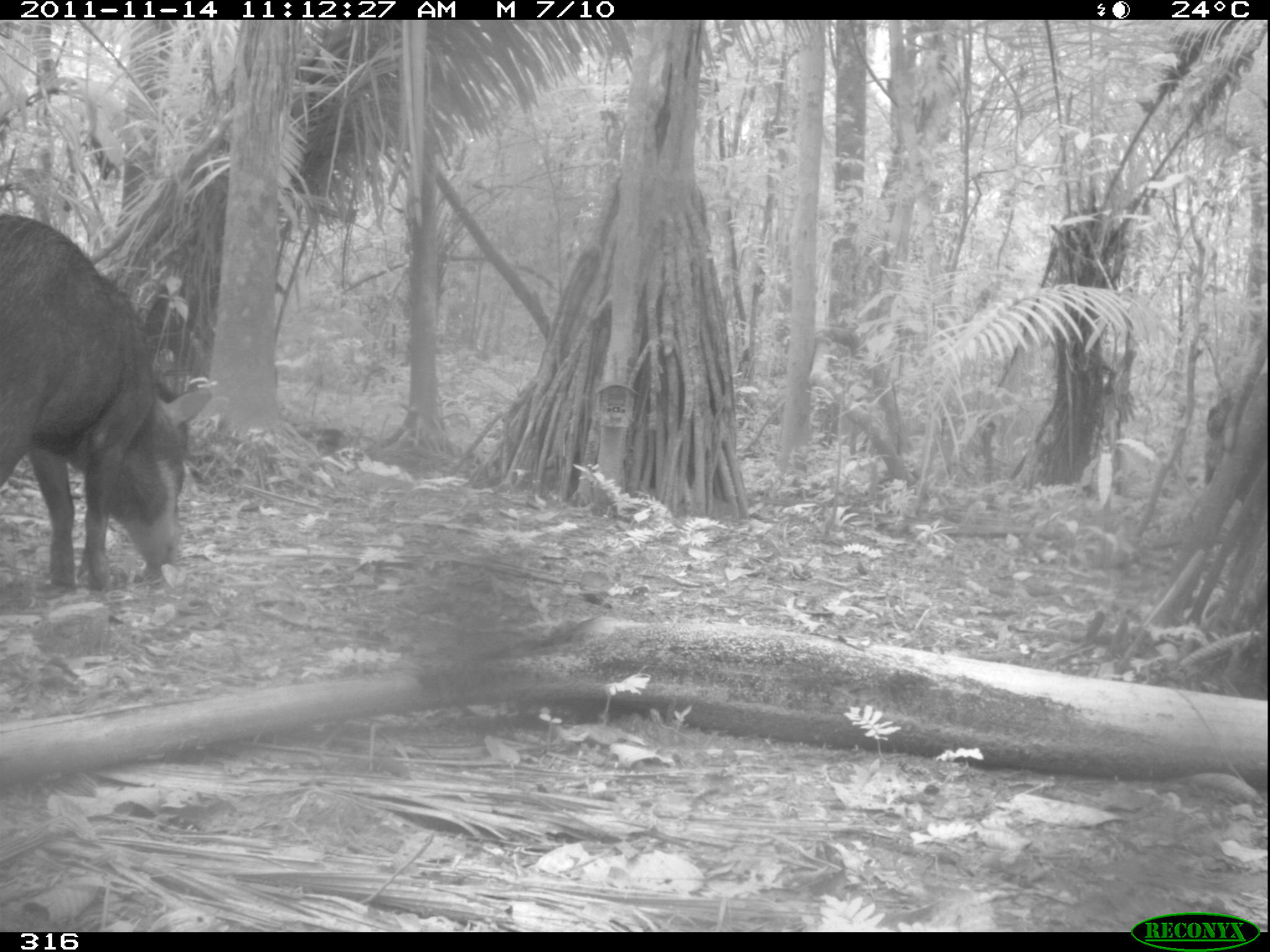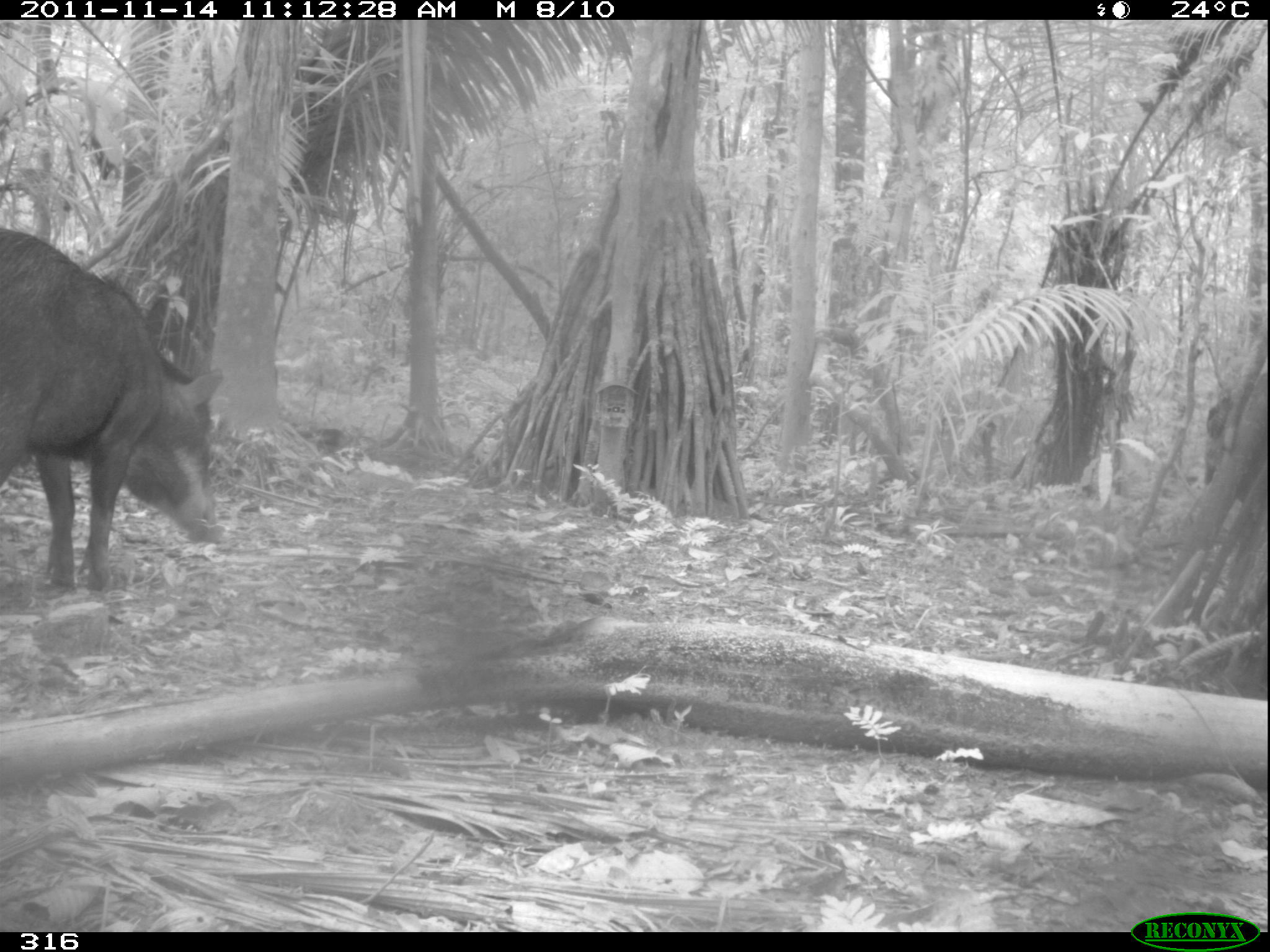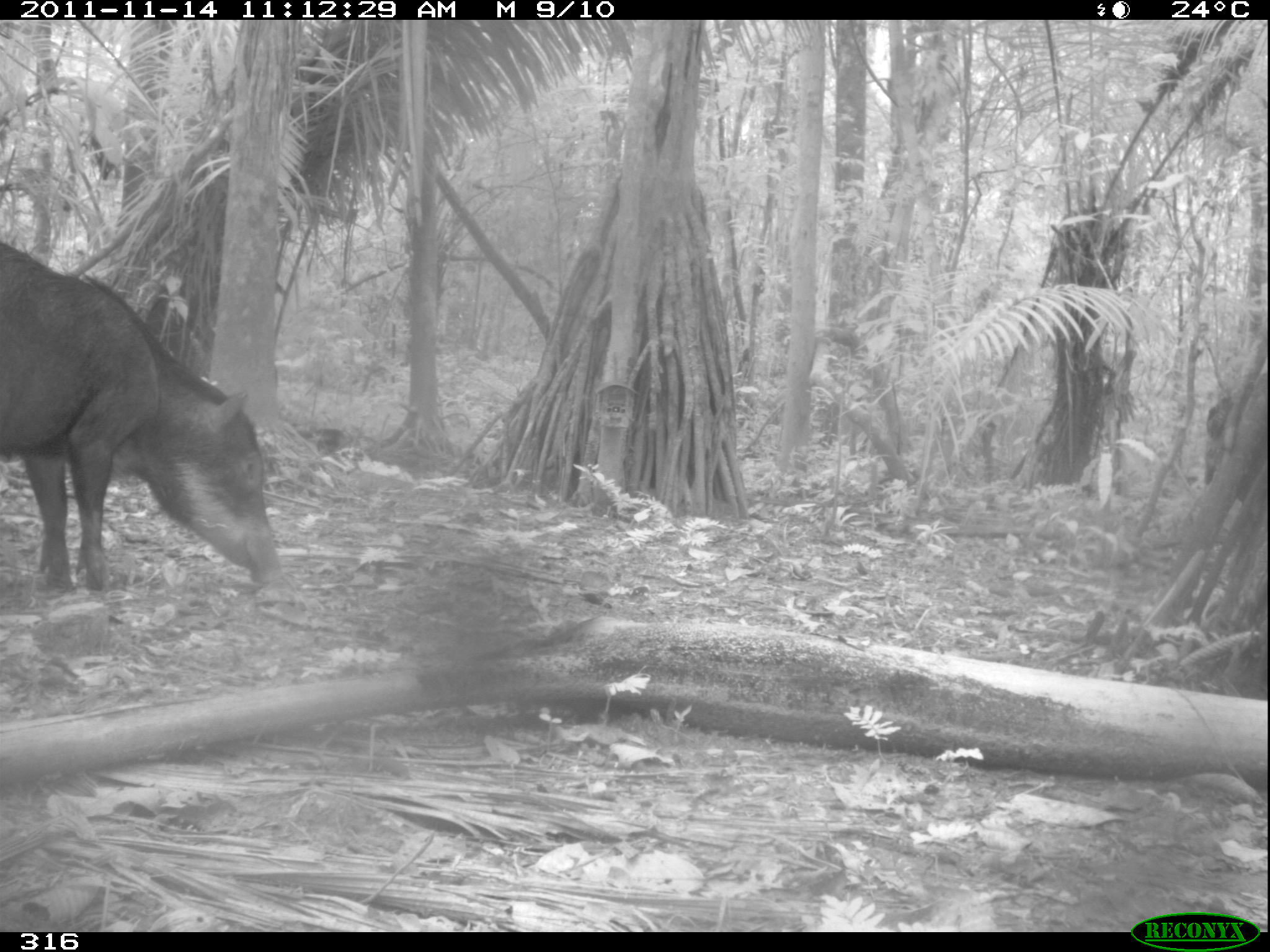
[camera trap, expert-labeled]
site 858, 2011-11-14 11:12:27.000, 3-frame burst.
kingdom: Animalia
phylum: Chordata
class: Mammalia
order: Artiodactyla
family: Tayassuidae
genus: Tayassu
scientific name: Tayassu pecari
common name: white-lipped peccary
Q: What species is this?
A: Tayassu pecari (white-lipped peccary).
━━━━━━━━━━
Task item:
Skip the pictures, then retype every line above exactly.

Output for this task:
[camera trap, expert-labeled]
site 858, 2011-11-14 11:12:27.000, 3-frame burst.
kingdom: Animalia
phylum: Chordata
class: Mammalia
order: Artiodactyla
family: Tayassuidae
genus: Tayassu
scientific name: Tayassu pecari
common name: white-lipped peccary
Q: What species is this?
A: Tayassu pecari (white-lipped peccary).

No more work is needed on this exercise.